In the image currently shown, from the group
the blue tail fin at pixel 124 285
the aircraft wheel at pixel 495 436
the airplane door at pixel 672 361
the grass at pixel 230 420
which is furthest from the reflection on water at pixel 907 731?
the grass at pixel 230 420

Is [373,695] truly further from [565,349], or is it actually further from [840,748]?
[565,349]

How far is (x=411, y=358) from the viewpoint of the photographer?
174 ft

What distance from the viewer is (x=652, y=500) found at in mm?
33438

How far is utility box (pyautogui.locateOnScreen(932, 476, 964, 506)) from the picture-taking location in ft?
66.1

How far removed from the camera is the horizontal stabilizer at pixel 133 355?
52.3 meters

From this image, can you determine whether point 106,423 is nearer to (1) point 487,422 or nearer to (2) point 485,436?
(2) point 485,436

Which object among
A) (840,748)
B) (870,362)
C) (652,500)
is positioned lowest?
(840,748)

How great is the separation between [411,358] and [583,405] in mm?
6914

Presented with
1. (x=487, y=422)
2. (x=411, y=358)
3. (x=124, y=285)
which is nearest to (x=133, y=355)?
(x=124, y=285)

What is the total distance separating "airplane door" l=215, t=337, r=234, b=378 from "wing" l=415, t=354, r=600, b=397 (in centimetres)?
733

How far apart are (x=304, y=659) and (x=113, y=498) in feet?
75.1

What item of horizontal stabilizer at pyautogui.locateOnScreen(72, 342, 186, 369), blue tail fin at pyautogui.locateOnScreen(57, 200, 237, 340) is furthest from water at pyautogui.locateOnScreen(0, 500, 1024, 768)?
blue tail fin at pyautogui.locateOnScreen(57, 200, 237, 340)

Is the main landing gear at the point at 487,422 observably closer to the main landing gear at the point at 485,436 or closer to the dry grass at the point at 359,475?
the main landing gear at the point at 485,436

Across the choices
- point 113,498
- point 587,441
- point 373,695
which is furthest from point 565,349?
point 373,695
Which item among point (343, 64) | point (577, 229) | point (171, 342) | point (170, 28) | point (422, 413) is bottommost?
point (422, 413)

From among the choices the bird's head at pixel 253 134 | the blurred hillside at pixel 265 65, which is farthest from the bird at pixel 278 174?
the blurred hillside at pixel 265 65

**WHAT YOU ARE ASKED TO DO:**
Could you rewrite all of the data above so that every "horizontal stabilizer" becomes "tailplane", leaving everything else unchanged?

**ANSWER IN FULL:**
In the image currently shown, from the group
the blue tail fin at pixel 124 285
the aircraft wheel at pixel 495 436
the airplane door at pixel 672 361
the grass at pixel 230 420
which is furthest from the reflection on water at pixel 907 731?
the grass at pixel 230 420

Is [373,695] truly further from [565,349], or is it actually further from [840,748]?
[565,349]

How far is (x=411, y=358) from the viewpoint of the photographer?
174 ft

What distance from the viewer is (x=652, y=500) found at in mm?
33438

How far is utility box (pyautogui.locateOnScreen(932, 476, 964, 506)) from the picture-taking location in ft?
66.1

How far removed from the camera is the tailplane at pixel 133 355?
52.3 meters

From this image, can you determine whether point 106,423 is nearer to (1) point 487,422 or nearer to (2) point 485,436?
(2) point 485,436

Which object among
A) (840,748)
B) (870,362)
C) (652,500)
is positioned lowest?
(840,748)

How great is the separation between [411,358] and [583,405] in mm?
6914

Presented with
1. (x=487, y=422)
2. (x=411, y=358)
3. (x=124, y=285)
which is nearest to (x=133, y=355)?
(x=124, y=285)

What is the total distance separating "airplane door" l=215, t=337, r=234, b=378 from "wing" l=415, t=354, r=600, b=397 (in centimetres)?
733

How far apart are (x=304, y=659) and (x=113, y=498) in feet?
75.1

What item of tailplane at pyautogui.locateOnScreen(72, 342, 186, 369), blue tail fin at pyautogui.locateOnScreen(57, 200, 237, 340) is furthest from water at pyautogui.locateOnScreen(0, 500, 1024, 768)?
blue tail fin at pyautogui.locateOnScreen(57, 200, 237, 340)

Is the main landing gear at the point at 487,422 observably closer to the main landing gear at the point at 485,436 or closer to the dry grass at the point at 359,475?
the main landing gear at the point at 485,436

Across the choices
- point 113,498
- point 587,441
- point 373,695
which is furthest from point 565,349?
point 373,695
Which item among point (343, 64) | point (577, 229) | point (171, 342) | point (170, 28) | point (422, 413) is bottommost?
point (422, 413)

From among the choices the bird's head at pixel 253 134 | the blurred hillside at pixel 265 65, which is farthest from the bird at pixel 278 174?
the blurred hillside at pixel 265 65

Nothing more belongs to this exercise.